[ovs-dev] vhost-user invalid txqid cause discard of packets

Wed Mar 9 09:29:43 UTC 2016

On 09.03.2016 12:13, Wang, Zhihong wrote:
> 
> 
>> -----Original Message-----
>> From: Ilya Maximets [mailto:i.maximets at samsung.com]
>> Sent: Wednesday, March 9, 2016 3:39 PM
>> To: Wang, Zhihong <zhihong.wang at intel.com>; dev at openvswitch.org
>> Cc: Flavio Leitner <fbl at redhat.com>; Traynor, Kevin <kevin.traynor at intel.com>;
>> Dyasly Sergey <s.dyasly at samsung.com>
>> Subject: Re: vhost-user invalid txqid cause discard of packets
>>
>> OK. Finally I got it.
>>
>> There is not good distribution of rx queues between pmd
>> threads for dpdk0 port.
>>
>>> # ./ovs/utilities/ovs-appctl dpif-netdev/pmd-rxq-show
>>> pmd thread numa_id 0 core_id 13:
>>>         port: vhost-user1       queue-id: 1
>>>         port: dpdk0     queue-id: 3
>>> pmd thread numa_id 0 core_id 14:
>>>         port: vhost-user1       queue-id: 2
>>> pmd thread numa_id 0 core_id 16:
>>>         port: dpdk0     queue-id: 0
>>> pmd thread numa_id 0 core_id 17:
>>>         port: dpdk0     queue-id: 1
>>> pmd thread numa_id 0 core_id 12:
>>>         port: vhost-user1       queue-id: 0
>>>         port: dpdk0     queue-id: 2
>>> pmd thread numa_id 0 core_id 15:
>>>         port: vhost-user1       queue-id: 3
>>> ------------------------------------------------------
>>
>> As we can see above dpdk0 port polled by threads on cores:
>> 12, 13, 16 and 17.
>> By design of dpif-netdev, there is only one TX queue-id assigned
>> to each pmd thread.
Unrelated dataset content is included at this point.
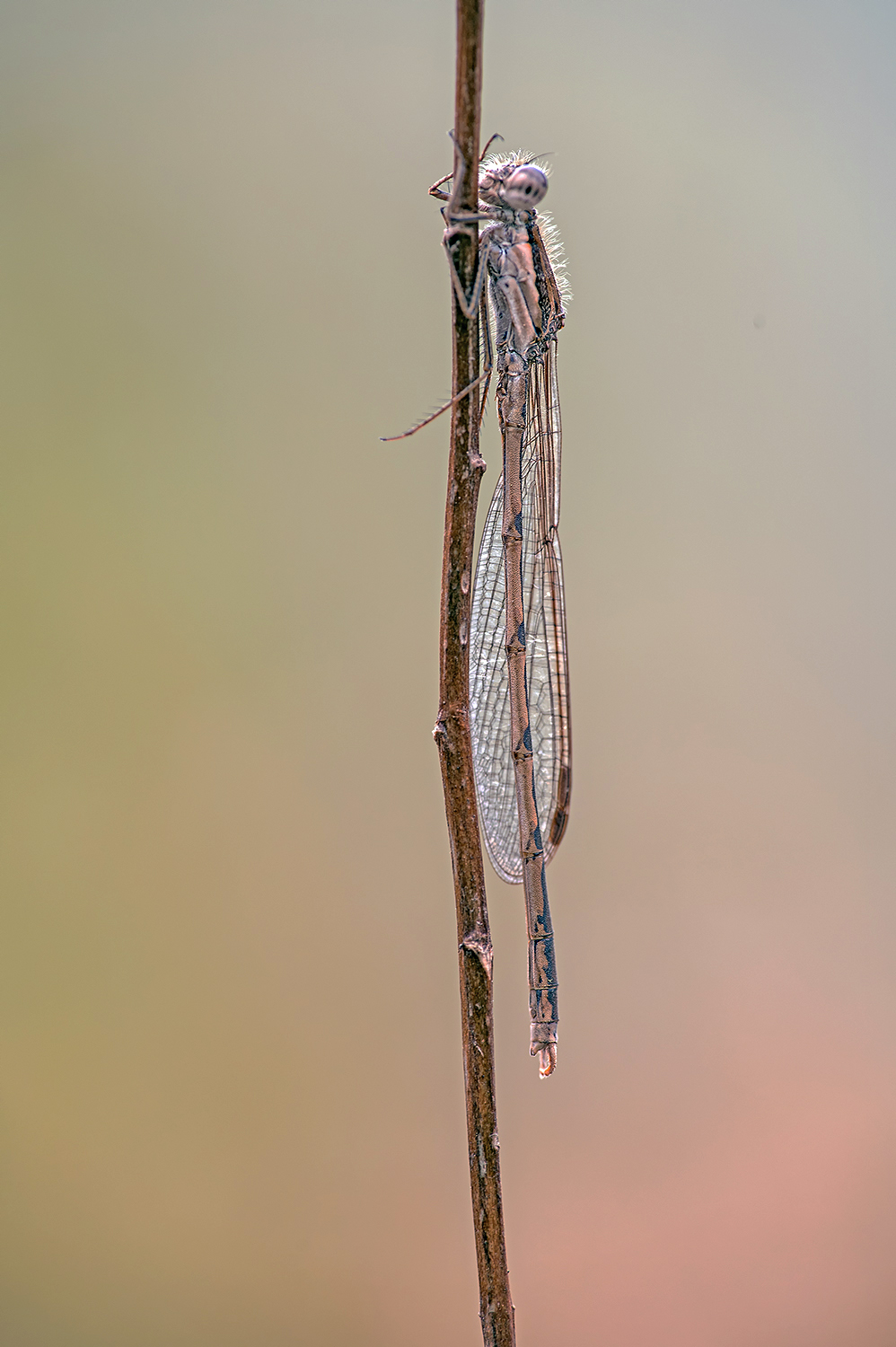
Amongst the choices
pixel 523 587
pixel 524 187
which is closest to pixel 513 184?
pixel 524 187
This queue-id's are sequential similar to
>> core-id's. And thread will send packets to queue with exact this
>> queue-id regardless of port.
>>
>> In our case:
>> pmd thread on core 12 will send packets to tx queue 0
>> pmd thread on core 13 will send packets to tx queue 1
>> ...
>> pmd thread on core 17 will send packets to tx queue 5
>>
>> So, for dpdk0 port:
>> core 12 --> TX queue-id 0
>> core 13 --> TX queue-id 1
>> core 16 --> TX queue-id 4
>> core 17 --> TX queue-id 5
>>
>> After truncating in netdev-dpdk:
>> core 12 --> TX queue-id 0 % 4 == 0
>> core 13 --> TX queue-id 1 % 4 == 1
>> core 16 --> TX queue-id 4 % 4 == 0
>> core 17 --> TX queue-id 5 % 4 == 1
>>
>> As a result only 2 queues used.
>> This is not a good behaviour. Thanks for reporting.
>> I'll try to fix rx queue distribution in dpif-netdev.
>>
>> Best regards, Ilya Maximets.
>>
>> P.S. There will be no packet loss on low speeds. Only 2x
>>      performance drop.
> 
> 
> Yeah, seems a better algorithm will be needed.
> 
> Also I see this behavior which I think will lead to packet loss:
> 
> In source code qid is calculated at runtime in
> __netdev_dpdk_vhost_send:
> qid = vhost_dev->tx_q[qid % vhost_dev->real_n_txq].map;
> 
> 8 cores:
> vhost txq: 4, 5, 6, 7 (become 0, 1, 2, 3)
> 
> 6 cores:
> vhost txq: 0, 1, 4, 5 (4 & 5 become -1 after qid calculation at runtime)

vhost_dev->real_n_txq == 4.
So, 4 --> 0 and 5 --> 1 if 0 and 1 queues was enabled by guest.
0: qid = vhost_dev->tx_q[0 % 4].map; => qid = vhost_dev->tx_q[0].map; => qid = 0;
1: qid = vhost_dev->tx_q[1 % 4].map; => qid = vhost_dev->tx_q[1].map; => qid = 1;
4: qid = vhost_dev->tx_q[4 % 4].map; => qid = vhost_dev->tx_q[0].map; => qid = 0;
5: qid = vhost_dev->tx_q[5 % 4].map; => qid = vhost_dev->tx_q[1].map; => qid = 1;

There should be no issues on OVS side.
As I already told, you can see exact mapping of vhost tx queues by enabling of
VLOG_DBG for netdev-dpdk. It must look like this after starting of VM:
2016-03-04T09:34:51Z|00459|dpdk(vhost_thread2)|DBG|TX queue mapping for /var/run/openvswitch/vhost-user1
2016-03-04T09:34:51Z|00460|dpdk(vhost_thread2)|DBG| 0 -->  0
2016-03-04T09:34:51Z|00461|dpdk(vhost_thread2)|DBG| 1 -->  1
2016-03-04T09:34:51Z|00462|dpdk(vhost_thread2)|DBG| 2 -->  2
2016-03-04T09:34:51Z|00463|dpdk(vhost_thread2)|DBG| 3 -->  3

Best regards, Ilya Maximets.